The deep personal trauma and intense journey Kesha has been on over the last few years is weaved through the release, shining a light on recovering from her eating disorder, abuse and her lawsuit against Dr. Luke. It also exhibits a powerful, limitless optimism and faith in spirit, peppered with her love for country music and outer space, her bond with her mother (who wrote “Godzilla”), and recording genuine, honest feelings.

Rainbow features an array of collaborators the musician says are from her “wildest of dreams”, including a duet with Dolly Parton, and features from Eagles of Death Metal and Dap-Kings). 

Writing for Refinery29, Kesha details how she wrote the first track, the title song “Rainbow” – a power tune for hope and self-love. After a storm, there’s always a rainbow, she asserts. She details her time spent in rehab for her eating disorder, with only a keyboard for one hour a day to express herself. The title track signifies a new beginning: ridding herself of the dollar sign in her name and the flippant Twitter handle (@keshasuxx) so she could let herself be “100 percent genuine, vulnerable, and honest in my music”.

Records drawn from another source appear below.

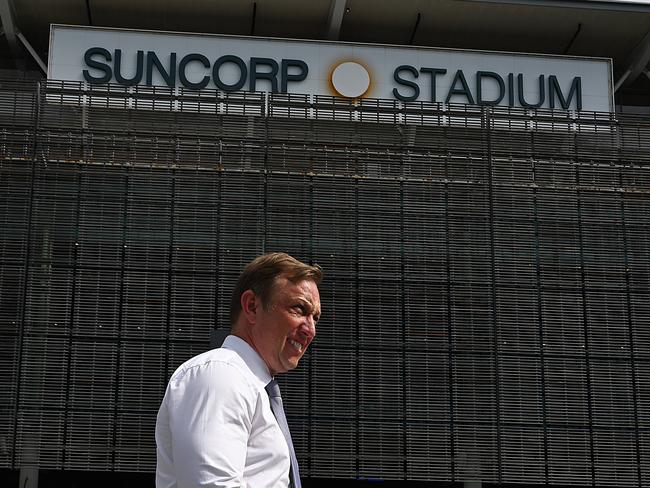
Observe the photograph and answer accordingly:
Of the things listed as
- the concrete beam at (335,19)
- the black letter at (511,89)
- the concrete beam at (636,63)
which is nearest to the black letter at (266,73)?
the concrete beam at (335,19)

“There’s a line in ‘Rainbow’ that I really love: ‘What’s left of my heart is still made of gold.’ I truly believe that,” she writes. “It's true for me and it can be true for others, too. I know giant pieces of my heart have been held captive in the past. But not anymore. And what's left is fucking pure gold and no one can touch that.”

Speaking to NPR, she says “Let ‘Em Talk” is one of her favourite tracks on the album, which outlines the release’s major theme: “It's about those same bastards that try to bring you down, but it's about not caring, letting go of control and letting them do whatever they're gonna do,” she says. “You can't stop them from talking about you, so just let them talk and while they're talking about you, just dance through it and laugh about it.”

Prior to the release, the singer opened up with an emotional letter to her 18-year-old self on CBS This Morning’s Note To Self series.

“The bad news is, you nearly killed yourself on the road to success, fueled by fear of failure, crippling anxiety and insecurity,” Kesha writes. “You will become severely bulimic and anorexic and the worse your disease gets, the more praise you will get from some people in your industry.” 

She speaks of the negativity and hate that she’ll face on the internet, her major inspiration Bob Dylan and reflects on dropping out of school to finally have a shot at making it.

The letter concludes: “One day you're gonna write a song called ‘Rainbow’ and you're gonna be really proud of it because there is light and beauty after the storm, no matter how hard things get. 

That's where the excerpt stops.